Natural Scene Designer

Working with Natural Scene Designer, I have produced a number of images of the city of Boston, or at least the land underneath it. I have to admit, choosing a subject for this project was more than a little difficult for me: I have not done very much small-scale work of the kind that lends itself to maps of this nature, and that which I have done comes in 3 types, flat, flatter, and pancake. I picked Boston more due to side interest from a game I occasionally play.

My first image is taken looking north at the city center from above the hills to the south of Boston. It is simply the bare terrain with water added to the harbor:

The second image uses an overlay from the USGS site. Unfortunately, the overlay and the elevation files do not match up quite right. The map appears to be rotated slightly, which is unfortunate. The picture was taken from above the airport and shows the inner harbor, showing something of the opposite view of the first rendering.

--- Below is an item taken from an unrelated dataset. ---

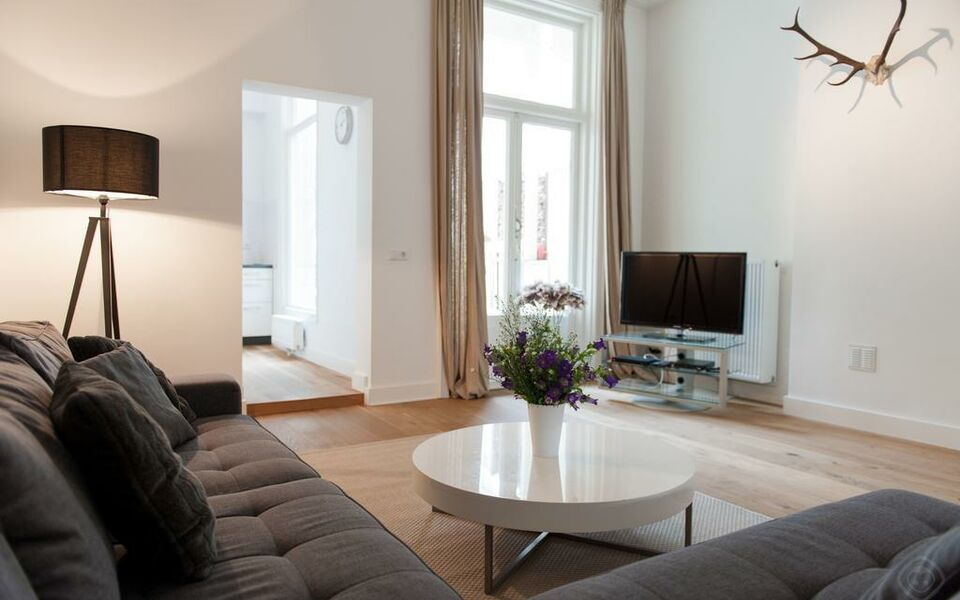 Modern Patio Apartment Amsterdam, Amsterdam, Oud-West (1)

Now we come to the interesting things. I used a composite map showing the growth of Boston and the surrounding area as land was filled in and the harbor area narrowed. I retrieved this map from Mapping Boston, map #19, though I had to re-size it properly to fit and lost some of the detail thereby. I then positioned my camera above Bunker Hill, to the northwest, and rendered the picture of Boston Harbor, including the old city. Dark green is the original landmass, and as the color lightens the age of the land decreases.

What I would really like to do is use a detailed map of property and land values in Boston and compare it to the elevation and land growth map. Unfortunately, I have been unable to find a sufficiently detailed version of any such map. It is entirely possible that the map would first have to be generated using something like GIS before it could be used for the comparison.

Overall, I think Natural Scene Designer and the elevation and overlay maps that it can produce are excellent for allowing an intuitive grasp of the landscape. There are inherent difficulties depending on the availability of accurate elevation maps, the variance in elevation of the area in question, and the size of the region one is working with, but NCD and overlay maps are very good at conveying certain sorts of information. It would be even more useful if one had reliable topographical data from the time period being examined. Combined with architectural reconstruction (the next project) it might be even more useful. Of course, constructing an accurate reproduction of historical architecture can be a daunting task, or at least one better handled by a professional. Reconstructing a historical location might allow us to ask new questions about the history involved, or at least answer old questions in new ways.